Themenschwerpunkte des Kunstmuseums Thurgau

Kunst im Kloster

 

Die Kartause Ittingen bietet sowohl räumlich wie inhaltlich besondere Rahmenbedingungen für den Betrieb eines Kunstmuseums. Einige Ausstellungsräume liegen in ehemaligen Klosterkellern. Diese in Ittingen gegebene Raumsituation bestimmt entscheidend mit, was gezeigt wird. Zudem führt die unübersehbare Präsenz von Verweisen auf die Vergangenheit zu einer Grundstimmung, die die Auseinandersetzung mit den hier gezeigten Kunstwerken entscheidend mitbestimmt.
Als zweites wird die Arbeit im Kunstmuseum Thurgau von der hier gepflegten Kunstsammlung bestimmt. Der Kanton Thurgau sammelt seit 1942 Kunst. Im Lauf der Jahrzehnte sind mehrere zehntausend Kunstwerke zusammengekommen, die die Arbeit im Museum als Ausgangspunkt entscheidend mitbestimmen. (Zur Sammlungsgeschichte)

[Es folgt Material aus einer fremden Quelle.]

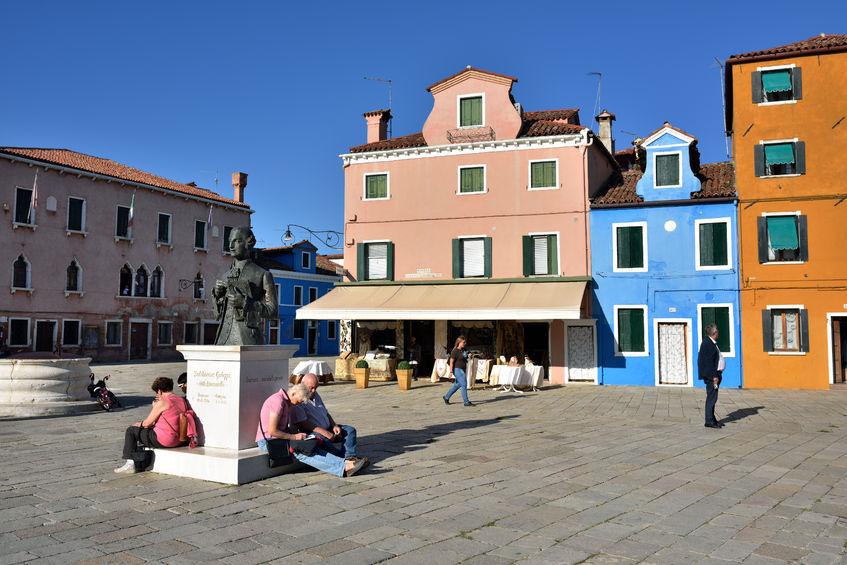 Galuppi, Burano, Italy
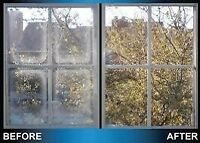 Foggy Windows?? Glass Doctor Can Fix Them!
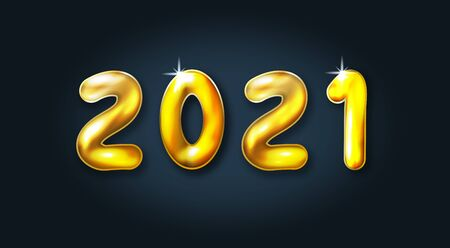 Happy new year 2021. Festive golden metal numbers. Realistic convex sign. Holiday poster or banner design. Vector illustration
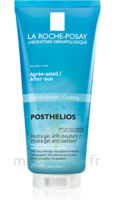 Posthelios Hydragel Gel T/200ml à MONTPELLIER
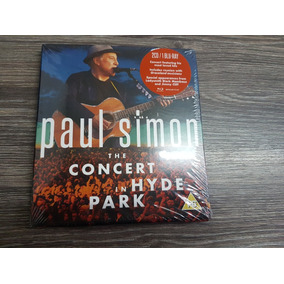 Paul Simon - The Concert In Hyde Park - Blu Ray + 2 Cds, Lac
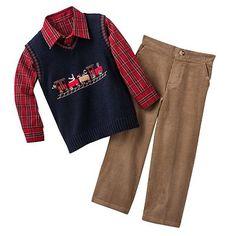 Great Guy Train Sweater Vest Set - Toddler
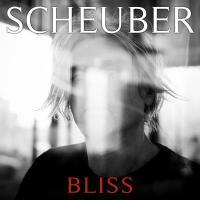 Scheuber-Bliss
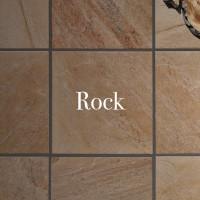wo-rock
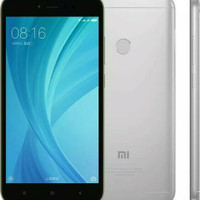 HP XIAOMI REDMI NOTE 5A PRO RAM 4GB ROM 64GB DISTRIBUTOR - GREY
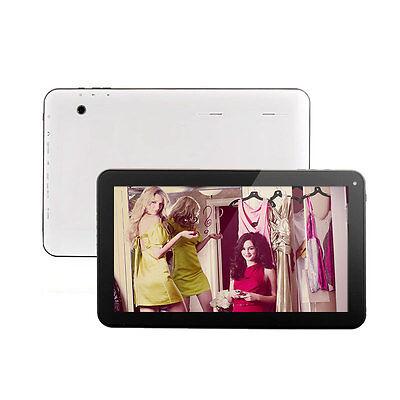 "10"" Google Android 4.4 Tablet 1GB RAM 32G Quad Core Bluetooth WIFI HDMI 10.1"" PC"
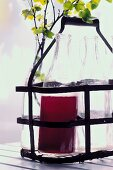 Blackcurrant juice in the bottle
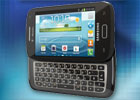 Samsung Galaxy S Relay 4G review: Thumbs wanted - read the full text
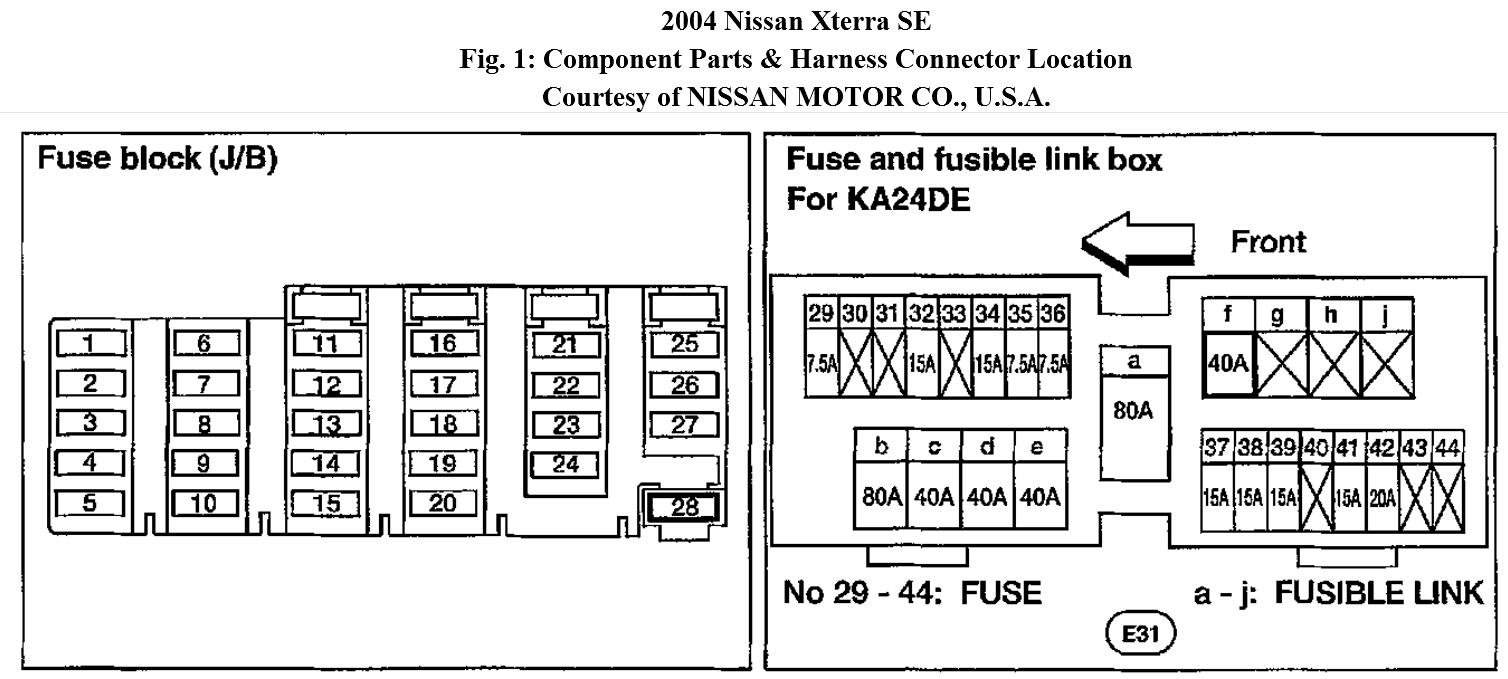 2004 Nissan Xterra Stereo Wiring Diagram from www.2carpros.com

Ausgehend von diesen Voraussetzungen widmet sich das Kunstmuseum Thurgau folgenden Themenschwerpunkten:

 Interventionen der Gegenwartskunst

40 part mottet von Janet Cardiff auf der verstummten Bibliothek von Joseph Kosuth

Interventionen der Gegenwartskunst

Ein Kloster bildet ein besonderes Umfeld für ein Kunstmuseum. Die historischen Gebäude verweisen auf ein Lebensmodell, in dem Kontemplation und Spiritualität zentrale Werte des Alltags sind. Vor diesem Hintergrund entfalten präzis ausgesuchte Kunstprojekte mit bekannten Künstlerpersönlichkeiten eine einzigartige Ausstrahlung. Im Verlauf der Jahre wurden im Kunstmuseum Thurgau raumgreifende Installationen zum Beispiel von Jenny Holzer, Marina Abramovic, Jochen Gerz, Joseph Kosuth, oder auch Muda Mathis oder Janet Cardiff gezeigt.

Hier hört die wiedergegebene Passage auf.